Enquanto isso, o índice de assassinatos de mulheres no ambiente doméstico permaneceu relativamente estável, variando de 1,25 para 1,18 por 100 mil mulheres. Este dado sugere que não houve uma queda significativa nos feminicídios, que em 2024 resultaram na morte de 3.642 mulheres, representando 40,3% do total de homicídios de mulheres registrados entre 2014 e 2024. O coordenador do Atlas da Violência, Daniel Cerqueira, ressaltou que a lei que tipifica o feminicídio entrou em vigor em 2015, e os primeiros anos foram marcados por um aprendizado das autoridades policiais sobre a nova classificação dos crimes.
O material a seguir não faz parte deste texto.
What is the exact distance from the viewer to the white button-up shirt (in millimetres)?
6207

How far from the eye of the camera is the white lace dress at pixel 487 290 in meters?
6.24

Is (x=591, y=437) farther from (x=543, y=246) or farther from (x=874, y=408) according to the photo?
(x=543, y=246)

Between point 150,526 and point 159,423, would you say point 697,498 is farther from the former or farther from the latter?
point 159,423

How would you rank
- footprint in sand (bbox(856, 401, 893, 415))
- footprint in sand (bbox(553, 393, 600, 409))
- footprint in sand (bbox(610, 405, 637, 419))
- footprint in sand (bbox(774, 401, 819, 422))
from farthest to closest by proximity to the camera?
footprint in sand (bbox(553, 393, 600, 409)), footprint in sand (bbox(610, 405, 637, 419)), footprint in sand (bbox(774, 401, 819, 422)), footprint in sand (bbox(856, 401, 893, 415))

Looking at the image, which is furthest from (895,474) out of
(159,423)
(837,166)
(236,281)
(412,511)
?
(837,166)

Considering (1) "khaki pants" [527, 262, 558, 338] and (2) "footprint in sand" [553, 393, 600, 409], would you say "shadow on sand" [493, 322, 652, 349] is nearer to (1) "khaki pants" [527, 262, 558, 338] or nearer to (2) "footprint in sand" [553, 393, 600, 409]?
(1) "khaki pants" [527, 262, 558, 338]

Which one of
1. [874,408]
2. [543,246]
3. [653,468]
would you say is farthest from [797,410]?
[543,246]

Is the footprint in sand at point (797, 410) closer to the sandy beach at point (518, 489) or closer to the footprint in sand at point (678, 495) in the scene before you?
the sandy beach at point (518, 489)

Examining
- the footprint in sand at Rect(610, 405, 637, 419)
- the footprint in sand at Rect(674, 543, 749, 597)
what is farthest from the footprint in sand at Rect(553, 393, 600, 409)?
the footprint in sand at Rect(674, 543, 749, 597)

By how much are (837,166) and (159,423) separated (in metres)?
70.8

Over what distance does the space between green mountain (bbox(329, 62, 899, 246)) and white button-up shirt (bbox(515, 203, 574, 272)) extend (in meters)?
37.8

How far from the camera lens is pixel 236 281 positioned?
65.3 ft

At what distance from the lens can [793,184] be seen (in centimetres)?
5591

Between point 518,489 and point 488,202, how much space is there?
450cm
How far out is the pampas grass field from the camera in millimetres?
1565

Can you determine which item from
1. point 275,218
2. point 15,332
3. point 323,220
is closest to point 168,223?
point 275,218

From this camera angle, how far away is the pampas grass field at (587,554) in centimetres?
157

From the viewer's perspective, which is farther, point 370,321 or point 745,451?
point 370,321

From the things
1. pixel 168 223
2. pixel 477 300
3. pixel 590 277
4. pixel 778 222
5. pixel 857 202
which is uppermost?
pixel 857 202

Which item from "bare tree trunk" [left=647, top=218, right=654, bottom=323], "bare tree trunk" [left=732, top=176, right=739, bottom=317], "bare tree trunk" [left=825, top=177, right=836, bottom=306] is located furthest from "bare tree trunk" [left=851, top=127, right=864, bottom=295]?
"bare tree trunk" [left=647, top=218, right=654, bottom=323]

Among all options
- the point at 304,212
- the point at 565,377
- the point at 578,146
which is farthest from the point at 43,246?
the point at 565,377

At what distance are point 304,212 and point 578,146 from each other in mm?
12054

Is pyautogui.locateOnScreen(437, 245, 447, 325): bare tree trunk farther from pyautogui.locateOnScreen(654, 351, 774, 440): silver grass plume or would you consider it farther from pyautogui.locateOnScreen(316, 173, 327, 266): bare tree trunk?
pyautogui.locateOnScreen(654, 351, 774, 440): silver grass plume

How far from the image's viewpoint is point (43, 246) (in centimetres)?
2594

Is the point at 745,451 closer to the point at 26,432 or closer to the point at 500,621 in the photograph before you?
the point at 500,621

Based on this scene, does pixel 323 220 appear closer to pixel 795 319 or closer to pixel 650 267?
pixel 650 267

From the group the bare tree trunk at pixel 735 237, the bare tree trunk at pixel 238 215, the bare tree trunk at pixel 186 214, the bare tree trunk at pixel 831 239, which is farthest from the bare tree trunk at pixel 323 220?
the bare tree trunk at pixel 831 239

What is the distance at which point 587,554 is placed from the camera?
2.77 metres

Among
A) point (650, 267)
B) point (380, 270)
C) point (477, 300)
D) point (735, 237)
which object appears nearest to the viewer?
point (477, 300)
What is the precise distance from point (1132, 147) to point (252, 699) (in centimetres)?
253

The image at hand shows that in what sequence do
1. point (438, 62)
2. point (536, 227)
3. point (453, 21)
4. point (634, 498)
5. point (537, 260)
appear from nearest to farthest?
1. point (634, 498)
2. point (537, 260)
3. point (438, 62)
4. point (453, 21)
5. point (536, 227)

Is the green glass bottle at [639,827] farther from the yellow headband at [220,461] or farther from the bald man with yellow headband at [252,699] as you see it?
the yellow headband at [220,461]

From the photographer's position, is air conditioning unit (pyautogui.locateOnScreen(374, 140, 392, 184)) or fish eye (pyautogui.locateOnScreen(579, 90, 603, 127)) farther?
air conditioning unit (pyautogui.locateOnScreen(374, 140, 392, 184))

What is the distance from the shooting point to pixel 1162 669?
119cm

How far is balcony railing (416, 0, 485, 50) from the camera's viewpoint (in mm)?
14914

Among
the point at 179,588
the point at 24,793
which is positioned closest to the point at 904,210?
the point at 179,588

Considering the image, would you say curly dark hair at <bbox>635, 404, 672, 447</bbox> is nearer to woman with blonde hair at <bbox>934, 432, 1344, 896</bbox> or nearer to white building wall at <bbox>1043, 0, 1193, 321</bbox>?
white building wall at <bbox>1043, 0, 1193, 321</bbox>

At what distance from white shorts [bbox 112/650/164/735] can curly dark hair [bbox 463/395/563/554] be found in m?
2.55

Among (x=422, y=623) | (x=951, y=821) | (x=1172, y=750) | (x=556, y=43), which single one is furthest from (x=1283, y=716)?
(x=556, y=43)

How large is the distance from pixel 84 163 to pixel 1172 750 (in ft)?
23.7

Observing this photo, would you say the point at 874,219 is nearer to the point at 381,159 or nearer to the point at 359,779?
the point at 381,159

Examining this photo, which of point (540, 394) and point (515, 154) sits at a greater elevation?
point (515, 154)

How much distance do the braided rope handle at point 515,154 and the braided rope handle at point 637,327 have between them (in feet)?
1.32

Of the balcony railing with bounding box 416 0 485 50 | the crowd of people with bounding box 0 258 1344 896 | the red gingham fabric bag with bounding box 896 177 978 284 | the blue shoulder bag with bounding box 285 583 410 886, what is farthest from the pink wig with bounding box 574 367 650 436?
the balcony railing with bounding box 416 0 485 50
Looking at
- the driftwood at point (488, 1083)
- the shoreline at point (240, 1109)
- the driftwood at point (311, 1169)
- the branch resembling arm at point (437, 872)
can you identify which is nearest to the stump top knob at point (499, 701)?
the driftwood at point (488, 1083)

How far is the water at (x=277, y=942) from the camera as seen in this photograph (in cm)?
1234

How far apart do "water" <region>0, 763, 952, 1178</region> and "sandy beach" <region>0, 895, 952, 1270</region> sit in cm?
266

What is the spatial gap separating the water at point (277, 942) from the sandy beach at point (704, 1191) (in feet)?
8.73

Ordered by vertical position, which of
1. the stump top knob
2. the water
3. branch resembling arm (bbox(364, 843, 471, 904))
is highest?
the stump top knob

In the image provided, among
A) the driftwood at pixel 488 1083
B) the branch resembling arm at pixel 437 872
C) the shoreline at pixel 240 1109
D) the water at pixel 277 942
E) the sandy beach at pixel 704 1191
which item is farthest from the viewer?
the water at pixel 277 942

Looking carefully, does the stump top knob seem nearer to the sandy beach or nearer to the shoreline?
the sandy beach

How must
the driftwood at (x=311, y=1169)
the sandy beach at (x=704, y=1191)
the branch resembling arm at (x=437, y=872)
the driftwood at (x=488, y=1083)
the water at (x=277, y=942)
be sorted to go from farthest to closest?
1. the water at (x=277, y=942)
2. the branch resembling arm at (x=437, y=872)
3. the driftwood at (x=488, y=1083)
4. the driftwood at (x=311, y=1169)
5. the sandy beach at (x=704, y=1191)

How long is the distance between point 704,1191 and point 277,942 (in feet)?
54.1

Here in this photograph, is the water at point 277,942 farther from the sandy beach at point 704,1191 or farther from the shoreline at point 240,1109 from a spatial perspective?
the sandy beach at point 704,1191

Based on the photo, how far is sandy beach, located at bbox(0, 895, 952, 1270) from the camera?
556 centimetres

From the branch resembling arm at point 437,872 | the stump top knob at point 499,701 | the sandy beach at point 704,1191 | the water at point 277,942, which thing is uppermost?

Cerqueira destacou que, apesar das reduções em outros tipos de homicídios, a violência feminicida no Brasil se mantém em níveis inaceitáveis. Em termos de violência não letal, 293.842 mulheres foram vítimas, sendo a maioria dos episódios ocorrendo no ambiente doméstico, com 187.958 casos, o que equivale a 64% do total. A ocorrência de agressões dentro de casa é alarmante, representando 79,9% dos eventos de violência não letal registrados.
A situação das mulheres negras é particularmente preocupante, com 2.457 casos de homicídio em 2024, o que corresponde a 67,5% do total de homicídios de mulheres naquele ano. A taxa de homicídios de mulheres negras caiu de 5,6 para 4 por 100 mil mulheres entre 2014 e 2024, representando uma redução de 28,6%. As maiores quedas ocorreram em Sergipe (70,0%), Goiás (64,2%) e no Distrito Federal (55,4%). No entanto, estados como Ceará (56,5%), Piauí (12,5%) e Roraima (8,6%) apresentaram aumentos significativos na taxa de homicídios de mulheres negras, enquanto o Maranhão manteve uma taxa estável ao longo do período analisado.